Budgeting, Credit Counseling, and Approaching Debt Differently
Often people have a hard time escaping debt because they have bad habits and don’t fully understand how their credit card debt works. If this is the case for you, it might be worth looking to credit counseling if you need additional help. It’s often a great option if you want to be able to get back control of your current financial situation. There are plenty of free resources and services online, as well as in-person.
This is a good option if you think you can handle your debt in the future, but consolidating debt is often the best option if you really need to lower the current interest rates you’re paying. While credit counseling is good, it doesn’t decrease the burden of the cost of your debt.
If you don’t think there is any way you can pay back the debt you owe, even if you are able to obtain a loan, you might want to consider a debt settlement program. Some lenders will enter into debt settlement agreements when they know that you won’t be able to pay the money back. It’s a great way to ensure that you get rid of your debt, even if you can’t pay the full amount.

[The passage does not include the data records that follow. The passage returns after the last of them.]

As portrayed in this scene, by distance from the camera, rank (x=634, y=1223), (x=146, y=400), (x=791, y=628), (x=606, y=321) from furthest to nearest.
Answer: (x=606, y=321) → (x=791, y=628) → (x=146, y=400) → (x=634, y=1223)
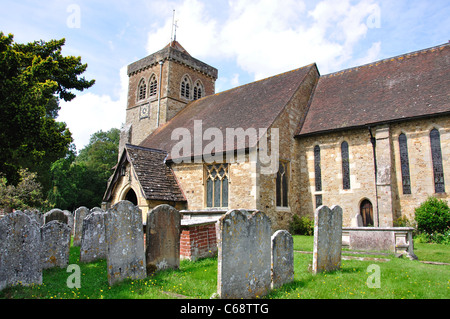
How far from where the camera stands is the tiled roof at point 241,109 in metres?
16.1

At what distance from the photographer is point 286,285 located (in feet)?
19.4

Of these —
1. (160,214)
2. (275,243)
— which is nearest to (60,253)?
(160,214)

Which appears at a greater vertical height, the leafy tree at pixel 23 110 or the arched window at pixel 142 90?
the arched window at pixel 142 90

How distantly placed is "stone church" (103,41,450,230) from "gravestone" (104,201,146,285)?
23.4 feet

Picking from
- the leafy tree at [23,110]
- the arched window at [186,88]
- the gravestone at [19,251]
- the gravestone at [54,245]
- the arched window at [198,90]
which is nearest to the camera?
the gravestone at [19,251]

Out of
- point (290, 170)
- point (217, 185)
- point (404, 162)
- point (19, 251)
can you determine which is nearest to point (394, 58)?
point (404, 162)

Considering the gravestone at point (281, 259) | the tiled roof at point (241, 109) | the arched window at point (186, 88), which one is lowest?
the gravestone at point (281, 259)

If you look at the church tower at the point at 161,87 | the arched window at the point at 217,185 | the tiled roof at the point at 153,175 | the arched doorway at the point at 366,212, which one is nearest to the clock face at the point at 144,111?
the church tower at the point at 161,87

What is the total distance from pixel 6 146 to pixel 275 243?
8.87 meters

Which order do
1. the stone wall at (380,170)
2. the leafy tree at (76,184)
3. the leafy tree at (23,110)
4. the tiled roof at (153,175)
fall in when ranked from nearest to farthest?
the leafy tree at (23,110) → the stone wall at (380,170) → the tiled roof at (153,175) → the leafy tree at (76,184)

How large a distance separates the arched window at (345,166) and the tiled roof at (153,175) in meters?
7.69

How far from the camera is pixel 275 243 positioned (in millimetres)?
5945

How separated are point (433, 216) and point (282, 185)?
612cm

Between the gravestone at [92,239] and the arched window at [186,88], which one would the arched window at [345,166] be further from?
the arched window at [186,88]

While there are plenty of lenders that typically won’t accept debt settlements, you can speak with your lender directly about your situation. The downside of this method is that it will impact your credit – if you have a good credit score, this will severely drop your current rating. For this reason, debt settlement should be avoided if you think there is any way that you can pay off your current debt. That being said many people have success fixing their credit on their own or even hiring credit repair companies to do it for them.
Secured Vs. Unsecured Loans
If you’re looking at loans to consolidate debt, you might find that many lenders offer a few different options. For example, you can often choose secured loans and unsecured loans. These are both forms of personal loans, but they vary drastically – the one you choose will depend on the type of loan you’re looking for.
In this section, we’ll give a quick overview of each type – it will give you a better idea of which one you might be interested in.
Unsecured loans are the most popular form of personal loan consolidation. They’re loans that are not secured against any asset. If you have a good credit score, you can obtain an unsecured personal loan to pay down your debts. You won’t have to worry about proving your assets or savings if you want this type of loan.
While many people choose unsecured personal loans, there are also plenty of people who get debt consolidation loans for bad credit. Secured loans are great if you don’t have a good credit score – they allow you to secure the loan against an asset or your savings. It means if you don’t pay the loan back, the bank can use your collateral to get their money back.
Secured loans also reduce the interest rates associated with the loan, as there is much less risk for the bank.
A Few Reminders
Before deciding to take out a debt consolidation loan, make sure it makes sense. This type of loan doesn’t save you money if the loan’s interest rate is higher than the one you are paying on your current debt.
Additionally, if you don’t deal with the circumstances that lead you to accrue debt in the first place, then you will not benefit from a consolidation loan. It is important to not add any more debt after you have taken out your consolidation loan, or you will be in a worse position than you were before.
Finally, have a plan to deal with small emergencies before you start paying off your debt. A rainy-day fund can help you avoid using your credit cards when an unexpected expense comes up, making it more likely you’ll get your finances under control.
As you can see, there are a number of advantages to using personal consolidation loans, however, make sure that you are using them as a way to get your financial future back on track. Also – make sure you understand the different terms and conditions so that you can get the right loan for your needs.